- Larry Summers is retiring from Harvard amid Epstein email fallout and ongoing investigations.
- Emails reveal Larry Summers sought advice from Jeffrey Epstein on a romantic relationship.
- Harvard is continuing to investigate Summers’ ties to Epstein.
Former US Treasury Secretary and Harvard University President Larry Summers is leaving his position as a professor at the elite university, he said in a statement on Wednesday.
“I have made the difficult decision to retire from my Harvard professorship at the end of this academic year,” Summers said in a statement. “I will always be grateful to the thousands of students and colleagues I have been privileged to teach and work with since coming to Harvard as a graduate student 50 years ago.”
The retirement is the latest fallout for Summers over his relationship with the now-dead sex offender Jeffrey Epstein.
Files released by the Justice Department and House Oversight Committee in recent months shed new light on Summers’ relationship with Epstein, who died in jail in 2019 while awaiting trial on sex-trafficking charges. Epstein pleaded guilty to less severe sex offenses in 2008.
Emails show the former Treasury Secretary sought Epstein’s advice on pursuing a romantic relationship with a woman he described as a mentee. Summers also made a sexist remark about women’s intelligence in his emails with Epstein.
See more on Jeffrey Epstein
Epstein, in one email, called himself Summers’ “wingman.”
A Harvard University spokesperson said Wednesday that Summers also resigned as the co-director of the Mossavar-Rahmani Center for Business and Government, a research center.

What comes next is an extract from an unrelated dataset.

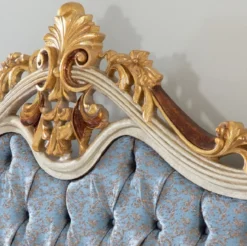 Casa Padrino Luxus Barock Schlafzimmer Set Blau / Silber - 1 Doppelbett mit Kopfteil & 2 Nachttische - Schlafzimmer Möbel im Barockstil - Edel & Prunkvoll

Summers has been on leave from his teaching duties at Harvard since November and will remain on leave until the end of the academic year, the university spokesperson said.
Summers said in his own statement that he planned to continue working — just not as a Harvard professor.
“Free of formal responsibility, as President Emeritus and a retired professor, I look forward in time to engaging in research, analysis, and commentary on a range of global economic issues,” Summers said.
Harvard announced in November that it opened a new investigation into Epstein’s relationship with Summers. That review remains “ongoing,” the university spokesperson said.
Last year, Summers was barred from the American Economic Association and resigned from the OpenAI board over his relationship with Epstein.